From the figure caption below, list every method the caption says detected SCN1A mutations in probands.

**TEXT UNDER STUDY**
◇ ◇ ◇

Figure 1

DS cohort analyzed in the study and mDDPCR results identifying parental mosaicism in blood samples. (a) Description of the cohort analyzed in this study. A total of 719 DS affected families identified since 2005 were included. Sanger sequencing, panel NGS sequencing and MLPA detected SCN1A mutations from probands in 591 families. Peripheral blood samples from both parents are available for 242 of the families, and there are 8 probands among these families that inherited mutations from their parents according to the Sanger screening results. A total of 132 of the families provided blood samples and agreed to be included in the mDDPCR screening. TaqMan genotyping assays were able to be conducted for 112 families. (b) Overview of mDDPCR results that identified “de novo” mutations in families. The y-axis shows the maximum likelihood estimates of MAFs, and the error bars show the 95% binomial CIs calculated from the mDDPCR results. The probands have corrected MAFs between 40% and 60%, whereas the allele frequencies detected in the parents and negative controls were all under the detection limit. (c) Overview of MAFs measured in candidate parental mosaic families. Blood samples from family members are plotted. For each parental mosaic family, only one mosaic parent had an MAF 95% binomial CI between 50% and 0%. Blood samples from the non-mosaic parent and the negative control show MAFs of approximately 0%. (d) A representative result for parental mosaicism identified in family DS314 is shown. The PCR Sanger sequencing chromatogram, mDDPCR flow cytometry scatter plots and PASM raw IGV views and CI calculations after Bayesian modeling for the blood samples from the DS314 family are provided. Detailed mDDPCR flow cytometry scatter plots for all parental mosaic families are provided in Supplementary Fig. S7. (e) Histogram of the MAF distribution for parental blood samples from parental mosaic families.

◇ ◇ ◇

**EXTRACTED RECORDS**

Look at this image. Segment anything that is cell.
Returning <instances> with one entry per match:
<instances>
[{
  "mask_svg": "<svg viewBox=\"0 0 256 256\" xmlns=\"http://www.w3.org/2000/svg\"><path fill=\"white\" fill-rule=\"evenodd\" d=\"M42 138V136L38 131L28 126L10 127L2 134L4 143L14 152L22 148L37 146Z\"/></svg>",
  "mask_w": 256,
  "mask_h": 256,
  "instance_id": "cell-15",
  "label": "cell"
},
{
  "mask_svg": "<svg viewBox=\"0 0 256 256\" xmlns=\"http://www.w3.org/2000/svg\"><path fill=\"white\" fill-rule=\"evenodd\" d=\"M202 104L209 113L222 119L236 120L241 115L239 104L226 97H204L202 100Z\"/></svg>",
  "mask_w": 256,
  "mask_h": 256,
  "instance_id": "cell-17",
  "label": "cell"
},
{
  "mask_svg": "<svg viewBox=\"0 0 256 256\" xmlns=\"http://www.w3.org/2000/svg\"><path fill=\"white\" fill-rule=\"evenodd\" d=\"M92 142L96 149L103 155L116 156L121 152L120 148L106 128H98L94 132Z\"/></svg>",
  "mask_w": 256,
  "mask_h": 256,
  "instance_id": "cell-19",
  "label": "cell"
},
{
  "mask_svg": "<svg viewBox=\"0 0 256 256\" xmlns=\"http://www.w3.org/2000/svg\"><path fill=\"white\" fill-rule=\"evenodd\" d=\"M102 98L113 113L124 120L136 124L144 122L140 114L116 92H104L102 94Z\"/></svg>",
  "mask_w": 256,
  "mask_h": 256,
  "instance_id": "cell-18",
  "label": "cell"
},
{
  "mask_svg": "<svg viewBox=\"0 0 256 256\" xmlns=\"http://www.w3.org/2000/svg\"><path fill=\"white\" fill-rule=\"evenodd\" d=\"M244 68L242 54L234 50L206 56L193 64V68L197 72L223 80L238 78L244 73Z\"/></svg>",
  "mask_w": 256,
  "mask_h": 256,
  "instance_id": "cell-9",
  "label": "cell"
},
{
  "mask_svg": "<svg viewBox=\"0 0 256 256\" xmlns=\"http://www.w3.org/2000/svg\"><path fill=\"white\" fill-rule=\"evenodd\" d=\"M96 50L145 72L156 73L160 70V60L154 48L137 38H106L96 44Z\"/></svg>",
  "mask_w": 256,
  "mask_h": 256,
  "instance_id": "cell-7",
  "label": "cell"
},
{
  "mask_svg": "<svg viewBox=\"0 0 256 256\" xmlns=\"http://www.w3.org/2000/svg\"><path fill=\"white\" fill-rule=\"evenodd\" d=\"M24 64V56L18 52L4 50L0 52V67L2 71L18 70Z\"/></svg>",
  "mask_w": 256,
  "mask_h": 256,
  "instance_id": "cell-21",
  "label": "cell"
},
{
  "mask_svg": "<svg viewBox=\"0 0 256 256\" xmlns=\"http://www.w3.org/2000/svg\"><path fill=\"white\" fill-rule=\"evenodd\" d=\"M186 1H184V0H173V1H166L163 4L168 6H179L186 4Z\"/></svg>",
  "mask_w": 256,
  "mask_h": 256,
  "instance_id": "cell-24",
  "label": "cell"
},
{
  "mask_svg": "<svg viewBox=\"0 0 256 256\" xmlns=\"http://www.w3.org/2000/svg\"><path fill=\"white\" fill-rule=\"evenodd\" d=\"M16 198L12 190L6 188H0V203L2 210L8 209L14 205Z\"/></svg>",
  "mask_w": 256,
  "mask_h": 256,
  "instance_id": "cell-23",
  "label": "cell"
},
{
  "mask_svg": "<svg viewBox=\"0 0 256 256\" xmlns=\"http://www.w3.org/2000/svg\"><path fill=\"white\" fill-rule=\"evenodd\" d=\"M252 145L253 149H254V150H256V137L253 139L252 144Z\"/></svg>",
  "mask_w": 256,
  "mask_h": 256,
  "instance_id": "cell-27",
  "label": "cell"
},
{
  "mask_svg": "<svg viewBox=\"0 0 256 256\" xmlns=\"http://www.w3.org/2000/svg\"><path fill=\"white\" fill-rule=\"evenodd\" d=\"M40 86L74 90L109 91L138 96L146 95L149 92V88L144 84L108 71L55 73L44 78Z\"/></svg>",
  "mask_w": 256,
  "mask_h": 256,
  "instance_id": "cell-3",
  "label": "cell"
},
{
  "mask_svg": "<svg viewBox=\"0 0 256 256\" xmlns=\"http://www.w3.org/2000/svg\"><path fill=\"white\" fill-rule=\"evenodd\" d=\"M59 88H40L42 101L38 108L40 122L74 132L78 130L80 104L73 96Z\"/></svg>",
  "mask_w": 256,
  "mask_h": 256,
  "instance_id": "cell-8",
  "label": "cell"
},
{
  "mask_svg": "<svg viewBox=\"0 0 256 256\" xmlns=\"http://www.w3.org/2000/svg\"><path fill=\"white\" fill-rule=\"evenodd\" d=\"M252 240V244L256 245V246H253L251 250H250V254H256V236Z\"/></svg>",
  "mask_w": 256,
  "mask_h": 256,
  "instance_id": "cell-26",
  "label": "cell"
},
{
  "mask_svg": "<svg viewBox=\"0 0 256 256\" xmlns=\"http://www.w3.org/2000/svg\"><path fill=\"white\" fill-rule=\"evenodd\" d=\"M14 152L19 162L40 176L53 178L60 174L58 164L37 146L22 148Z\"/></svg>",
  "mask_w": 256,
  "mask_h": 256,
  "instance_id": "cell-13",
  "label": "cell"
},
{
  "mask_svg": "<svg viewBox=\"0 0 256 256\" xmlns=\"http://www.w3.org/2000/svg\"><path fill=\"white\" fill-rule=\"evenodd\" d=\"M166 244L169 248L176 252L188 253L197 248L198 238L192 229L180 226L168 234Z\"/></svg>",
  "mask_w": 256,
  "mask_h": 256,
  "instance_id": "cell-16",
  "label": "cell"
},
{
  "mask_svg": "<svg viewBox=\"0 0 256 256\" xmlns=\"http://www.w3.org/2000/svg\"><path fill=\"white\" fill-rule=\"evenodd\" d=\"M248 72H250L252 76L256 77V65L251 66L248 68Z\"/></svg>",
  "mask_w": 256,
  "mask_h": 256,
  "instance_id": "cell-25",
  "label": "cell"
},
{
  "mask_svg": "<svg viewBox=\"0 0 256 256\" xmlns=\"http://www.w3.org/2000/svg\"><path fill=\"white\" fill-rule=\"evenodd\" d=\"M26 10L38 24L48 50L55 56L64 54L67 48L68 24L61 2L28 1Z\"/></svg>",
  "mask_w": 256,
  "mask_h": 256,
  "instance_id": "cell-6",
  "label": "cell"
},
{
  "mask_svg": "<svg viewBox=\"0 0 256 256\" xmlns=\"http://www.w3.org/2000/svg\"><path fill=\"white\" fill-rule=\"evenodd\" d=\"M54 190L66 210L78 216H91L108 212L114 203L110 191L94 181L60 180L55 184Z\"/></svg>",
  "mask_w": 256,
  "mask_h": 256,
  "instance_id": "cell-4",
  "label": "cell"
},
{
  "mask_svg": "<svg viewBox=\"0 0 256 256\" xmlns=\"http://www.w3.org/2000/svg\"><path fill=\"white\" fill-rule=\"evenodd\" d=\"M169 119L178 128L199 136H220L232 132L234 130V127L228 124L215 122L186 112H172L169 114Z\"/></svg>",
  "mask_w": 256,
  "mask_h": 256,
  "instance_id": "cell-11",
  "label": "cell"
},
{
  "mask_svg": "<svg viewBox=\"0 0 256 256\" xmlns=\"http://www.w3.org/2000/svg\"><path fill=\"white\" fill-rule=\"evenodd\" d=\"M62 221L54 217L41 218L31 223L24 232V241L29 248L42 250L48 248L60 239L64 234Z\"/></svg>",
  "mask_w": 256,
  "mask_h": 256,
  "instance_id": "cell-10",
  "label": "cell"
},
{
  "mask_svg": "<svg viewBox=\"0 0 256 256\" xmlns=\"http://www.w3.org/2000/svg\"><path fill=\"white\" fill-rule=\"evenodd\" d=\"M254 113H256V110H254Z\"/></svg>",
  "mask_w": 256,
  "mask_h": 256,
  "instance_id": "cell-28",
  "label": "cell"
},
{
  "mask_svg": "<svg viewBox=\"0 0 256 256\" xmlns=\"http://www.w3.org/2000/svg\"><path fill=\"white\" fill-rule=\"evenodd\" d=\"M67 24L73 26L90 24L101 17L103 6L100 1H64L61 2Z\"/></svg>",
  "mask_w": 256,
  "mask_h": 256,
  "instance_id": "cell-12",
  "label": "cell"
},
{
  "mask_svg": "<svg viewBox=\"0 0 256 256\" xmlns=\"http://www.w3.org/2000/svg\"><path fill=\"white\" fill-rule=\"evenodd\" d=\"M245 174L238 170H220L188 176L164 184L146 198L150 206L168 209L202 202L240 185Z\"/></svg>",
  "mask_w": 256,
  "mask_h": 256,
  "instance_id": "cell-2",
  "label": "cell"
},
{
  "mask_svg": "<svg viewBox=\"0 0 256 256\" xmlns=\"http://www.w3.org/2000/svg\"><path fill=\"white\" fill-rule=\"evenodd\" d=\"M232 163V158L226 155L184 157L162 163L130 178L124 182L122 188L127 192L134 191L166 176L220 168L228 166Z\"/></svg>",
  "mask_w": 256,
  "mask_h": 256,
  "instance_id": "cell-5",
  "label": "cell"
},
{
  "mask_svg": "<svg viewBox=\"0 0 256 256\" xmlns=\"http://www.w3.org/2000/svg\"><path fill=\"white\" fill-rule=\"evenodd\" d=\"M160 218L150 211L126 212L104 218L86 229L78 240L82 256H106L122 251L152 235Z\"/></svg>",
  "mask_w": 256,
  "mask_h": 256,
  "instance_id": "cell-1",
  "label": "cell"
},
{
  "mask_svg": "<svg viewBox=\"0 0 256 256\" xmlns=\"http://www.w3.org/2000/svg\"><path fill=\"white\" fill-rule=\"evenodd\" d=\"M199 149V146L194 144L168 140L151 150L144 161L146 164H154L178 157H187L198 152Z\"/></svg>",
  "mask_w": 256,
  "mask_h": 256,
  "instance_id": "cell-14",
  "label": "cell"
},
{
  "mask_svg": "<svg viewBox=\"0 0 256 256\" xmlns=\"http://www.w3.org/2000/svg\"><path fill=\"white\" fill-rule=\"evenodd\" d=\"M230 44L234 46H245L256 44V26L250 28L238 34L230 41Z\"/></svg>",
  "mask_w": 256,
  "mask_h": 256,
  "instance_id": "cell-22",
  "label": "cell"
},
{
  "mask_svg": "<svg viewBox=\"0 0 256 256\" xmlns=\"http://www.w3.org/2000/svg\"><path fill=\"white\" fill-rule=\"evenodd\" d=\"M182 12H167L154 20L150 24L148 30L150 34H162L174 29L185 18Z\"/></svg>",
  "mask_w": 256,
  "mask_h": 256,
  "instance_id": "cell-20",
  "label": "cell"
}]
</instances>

◇ ◇ ◇

**RESULT OF THIS EXERCISE**
Sanger sequencing
Panel NGS sequencing
MLPA